Marc Muller (Unit of Molecular Biology and Genetic Engineering, GIGA-research, University of Liège, Belgium)

Title: The zebrafish as a small vertebrate model system for bone development and homeostasis

Abstract: Small fish models, mainly zebrafish (Danio rerio) and medaka (Oryzias latipes), have been used for many years as powerful model systems for vertebrate developmental biology. Moreover, these species are increasingly recognized as valuable systems to study vertebrate physiology, pathology, pharmacology and toxicology. In recent years, analysis of gene function by mutation or genetic manipulation has shown that the homologs of many genes previously described to be involved in bone development and homeostasis in mammals also play very similar roles in small fish species. Bone physiology is affected by homologous genes in mammals and zebrafish. Thus, small fish models represent a valuable tool to investigate bone development and pathology.

Small fish species present many advantages for studying development, such as transparency of the embryos, external development, possibility for large scale mutagenesis screening, rapid development. These include large number of embryos from one single clutch, small size, easy containment in water tanks. Many technologies for visualizing and characterizing bones, such as specific staining or fluorescent transgenic animals, have been adapted to small fish species and can be routinely performed on large numbers of larvae. Furthermore, its genome sequencing and annotation is close to completion making whole genome analysis feasible.
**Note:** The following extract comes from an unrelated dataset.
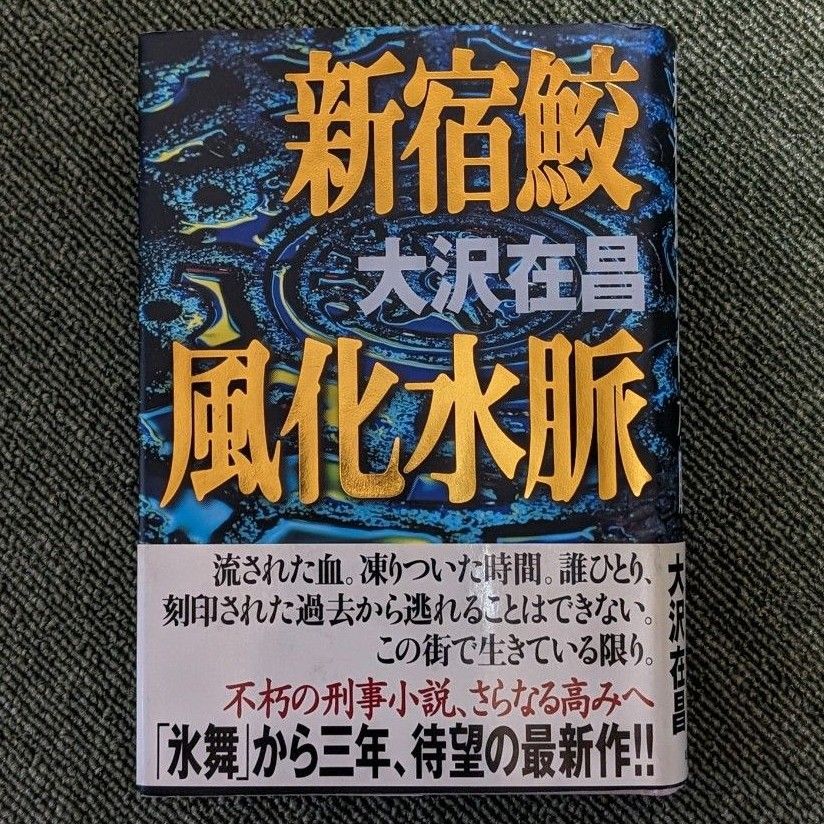 新宿鮫風化水脈 　大沢在昌／著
Our principal objective is to study bone pathologies in zebrafish, such as osteoporosis induced by menopause or prolonged space flight. We investigate the changes induced by mutations, bone-metabolizing drugs or microgravity in small fish species. One type of approach is to combine whole genome approaches, such as microarray expression analysis, chromatin immunoprecipitation (ChIP) or proteomics with a special emphasis on bone-related genes. Data are obtained by microgravity simulation on ground and compared to the changes observed in space. A complementary strategy is to carry out automated in vivo real time observations of transgenic larvae expressing a fluorescent reporter protein in bone-related structures.

 

Bernard Thienpont (Center for Human Genetics, University of Leuven, Belgium)
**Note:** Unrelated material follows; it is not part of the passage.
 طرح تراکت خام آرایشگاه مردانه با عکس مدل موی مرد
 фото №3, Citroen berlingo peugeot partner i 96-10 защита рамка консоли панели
Title: Endeavour pinpoints genes causing cardiac defects in regions identified by aCGH

Abstract: Array Comparative Genomic Hybridisation (aCGH) is a novel tool for high-resolution detection of submicroscopic chromosomal insertions or deletions (indels). It opens opportunities in diagnostics as well as in the identification of novel loci involved in the patients phenotype. We analysed 130 patients with an idiopathic syndromic congenital heart defect (CHD) by array-CGH at 1Mb resolution, resulting in the detection of causal imbalances in 22 patients (17%).

All indels as well as indels and gene mutations described in the CHD literature were collected in a centralized repository CHDWiki, that allows a collaborative annotation of the genome. In 50% of the cases (11/22) the indel affects a gene annotated to cause CHDs.

The other indels pinpoint regions that contain novel candidate genes for CHD. To identify these genes, an /in silico/ prioritisation algorithm (based on Endeavour) was developed. Extensive /in silico/ testing demonstrated a high discriminative power. The results of prioritizing genes from the indel regions were further verified by analysing the expression of 45 high ranking genes by /in situ/ hybridisation on developing zebrafish embryos. These analyses supported the involvement of two novel genes in human CHD: /BMP4/and /HAND2/.

In conclusion, we show that aCGH can provide an etiological diagnosis in 17% of patients with a syndromic CHD. It can moreover contribute to the discovery of genes causing CHD in humans, and drive research on how they contribute to normal and pathogenic cardiovascular development.